## Reading text
[start]

HYDRO: Developers plan to tap into the potential for more hydroelectric power in southeast Ohio with a series of six dam projects totaling 23 megawatts. (Midwest Energy News)

NUCLEAR:
• The organizers of a project to test whether a South Dakota site may be suitable to store nuclear waste are trying to convince residents that the testing will not involve radioactive waste. (Associated Press)
Following last week’s MISO capacity auction, an Illinois nuclear plant is cleared to run through May 2017, but its future after that is still uncertain. (Platts)

WASTE-TO-ENERGY: A West Michigan dairy farmer says his 2,000-cow operation also generates enough electricity through three anaerobic digesters to power more than 700 homes. (MLive)

FRAC SAND: Wisconsin environmental advocates say the downturn in the state’s frac sand industry has left sites unattended, but they also predict mining will rebound. (WisBusiness.com)

[end]

## Directive A
List every news outlet the energy news roundup credits in parentheses.

## Data to use
[start]

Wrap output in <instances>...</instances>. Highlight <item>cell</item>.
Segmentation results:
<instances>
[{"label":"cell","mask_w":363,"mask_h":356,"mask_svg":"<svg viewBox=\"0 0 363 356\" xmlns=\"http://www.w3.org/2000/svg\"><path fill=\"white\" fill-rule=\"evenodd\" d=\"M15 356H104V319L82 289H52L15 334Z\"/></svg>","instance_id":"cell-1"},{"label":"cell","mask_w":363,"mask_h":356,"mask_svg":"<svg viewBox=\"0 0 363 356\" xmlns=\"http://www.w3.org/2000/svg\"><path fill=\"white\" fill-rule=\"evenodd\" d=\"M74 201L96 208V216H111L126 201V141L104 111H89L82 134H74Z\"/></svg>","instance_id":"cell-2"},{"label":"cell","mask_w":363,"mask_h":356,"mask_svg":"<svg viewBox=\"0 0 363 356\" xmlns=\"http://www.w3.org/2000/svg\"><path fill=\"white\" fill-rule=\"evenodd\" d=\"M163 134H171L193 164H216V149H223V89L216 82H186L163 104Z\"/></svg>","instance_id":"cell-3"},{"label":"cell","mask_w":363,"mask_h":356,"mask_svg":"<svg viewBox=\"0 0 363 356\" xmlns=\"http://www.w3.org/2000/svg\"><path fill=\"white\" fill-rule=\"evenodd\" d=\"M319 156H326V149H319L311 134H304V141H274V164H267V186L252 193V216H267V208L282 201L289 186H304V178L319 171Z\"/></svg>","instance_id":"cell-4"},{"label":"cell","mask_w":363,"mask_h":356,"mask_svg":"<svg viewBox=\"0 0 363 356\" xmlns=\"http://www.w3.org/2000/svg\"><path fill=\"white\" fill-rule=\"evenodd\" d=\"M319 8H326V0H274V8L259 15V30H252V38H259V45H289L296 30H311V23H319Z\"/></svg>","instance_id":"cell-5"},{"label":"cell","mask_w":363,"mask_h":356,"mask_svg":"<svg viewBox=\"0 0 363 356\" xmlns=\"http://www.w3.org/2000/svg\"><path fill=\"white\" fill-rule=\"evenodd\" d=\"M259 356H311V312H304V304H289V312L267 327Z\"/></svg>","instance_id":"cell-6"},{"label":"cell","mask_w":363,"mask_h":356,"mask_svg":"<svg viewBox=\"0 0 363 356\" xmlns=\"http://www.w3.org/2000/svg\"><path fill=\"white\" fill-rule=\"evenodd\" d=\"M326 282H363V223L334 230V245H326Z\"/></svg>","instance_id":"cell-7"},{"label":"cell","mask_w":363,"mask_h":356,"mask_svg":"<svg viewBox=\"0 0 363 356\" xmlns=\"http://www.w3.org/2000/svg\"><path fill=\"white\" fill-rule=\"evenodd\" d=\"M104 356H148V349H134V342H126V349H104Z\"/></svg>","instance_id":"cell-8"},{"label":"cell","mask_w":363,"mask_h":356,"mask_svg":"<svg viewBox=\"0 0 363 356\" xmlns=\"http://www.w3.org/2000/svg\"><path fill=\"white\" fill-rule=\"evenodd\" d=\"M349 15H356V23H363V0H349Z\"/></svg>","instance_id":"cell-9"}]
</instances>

[end]

## Directive B
Collect each line of the rows above that holds the string "instances". Case counts.

## Correct result A
Midwest Energy News, Associated Press, Platts, MLive, WisBusiness.com

## Correct result B
Wrap output in <instances>...</instances>. Highlight <item>cell</item>.
<instances>
</instances>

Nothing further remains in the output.